__INFORMATION SUPPLIED__:
▼▼▼

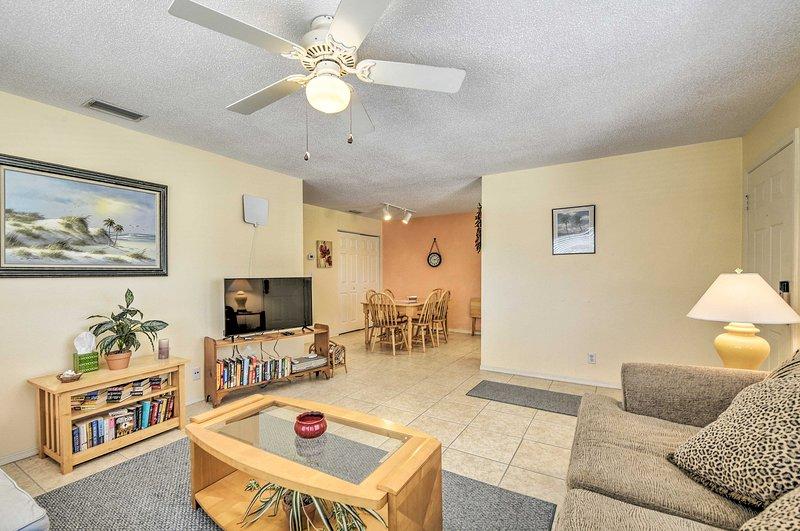Il condominio ha 2 camere da letto, 2 bagni e spazio per 4.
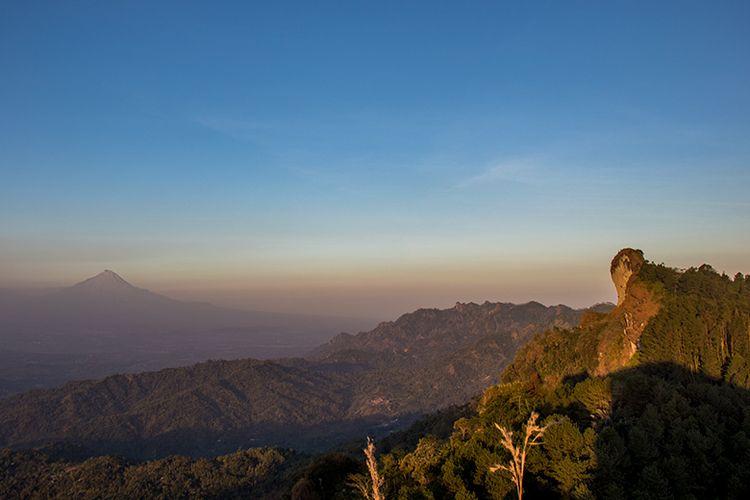 Hamparan Pegunungan Menoreh dengan Gunung Trajumas yang menjulang tinggi dan Gunung Merapi di ufuk timur dilihat dari Gunung Kunir Purworejo.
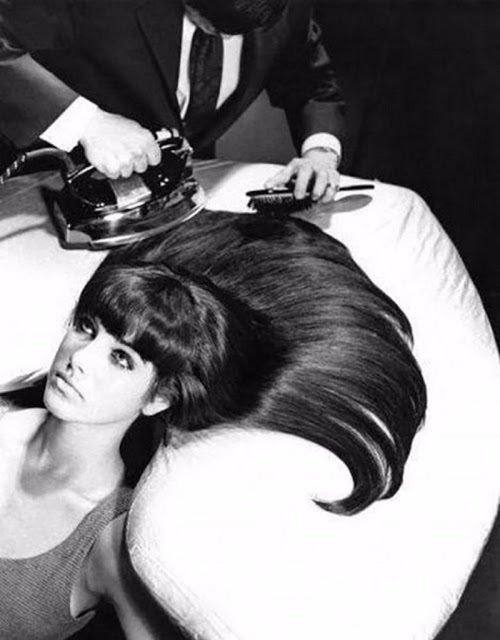 Buat yang suka ngelurusin rambut tapi bingung nggak ada catokan?. Nggak usah khawatir, pakai aja setrika Pulsker. Caranya, atur suhu panas pada setrika yang telah menyala. Lalu, letakkan rambut secara sejajar di alas setrka dan perlahan setrikalah rambut kalian. Namun, tetap jaga suhu ya.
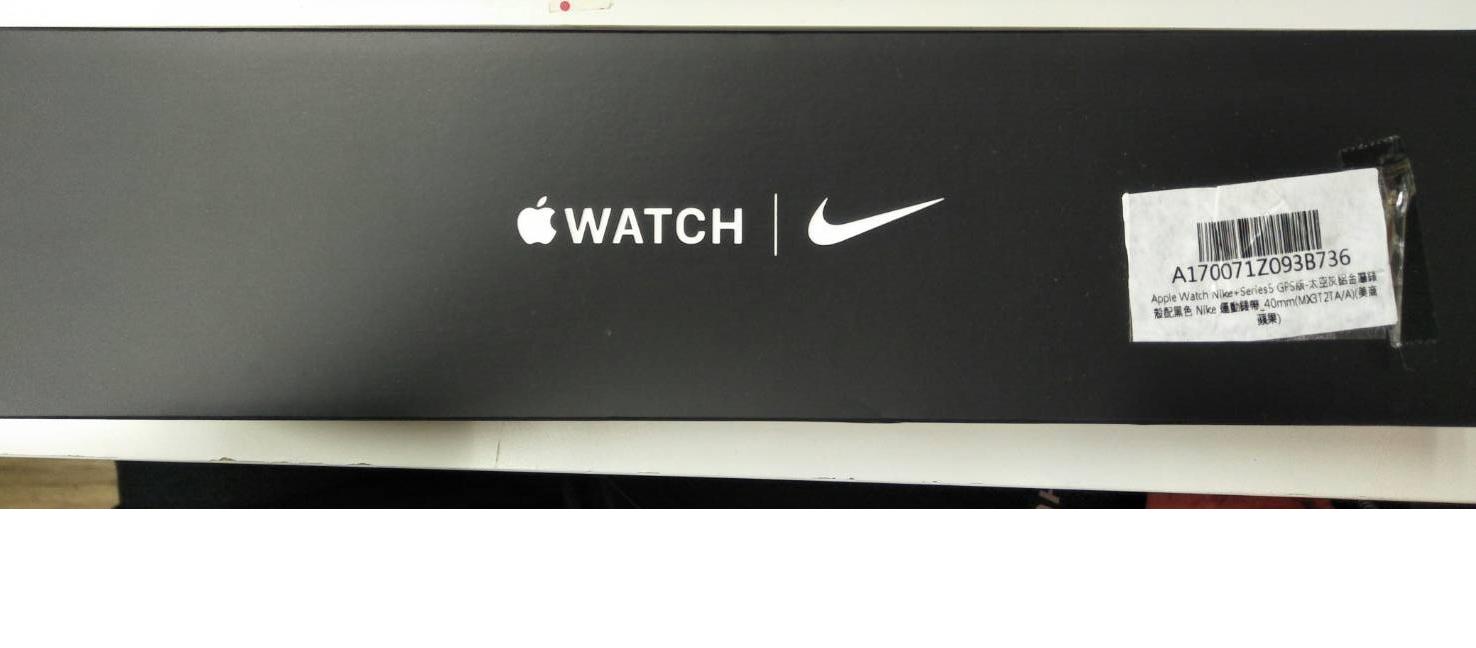 「福利品,近全新原廠保固一年」Apple Watch NIKE S5 GPS 40mm 太空灰鋁金屬錶殼配黑色Nike運動錶帶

▲▲▲

Output all the data, exactly, without images.

__RESULT__:
Il condominio ha 2 camere da letto, 2 bagni e spazio per 4.
 Hamparan Pegunungan Menoreh dengan Gunung Trajumas yang menjulang tinggi dan Gunung Merapi di ufuk timur dilihat dari Gunung Kunir Purworejo.
 Buat yang suka ngelurusin rambut tapi bingung nggak ada catokan?. Nggak usah khawatir, pakai aja setrika Pulsker. Caranya, atur suhu panas pada setrika yang telah menyala. Lalu, letakkan rambut secara sejajar di alas setrka dan perlahan setrikalah rambut kalian. Namun, tetap jaga suhu ya.
 「福利品,近全新原廠保固一年」Apple Watch NIKE S5 GPS 40mm 太空灰鋁金屬錶殼配黑色Nike運動錶帶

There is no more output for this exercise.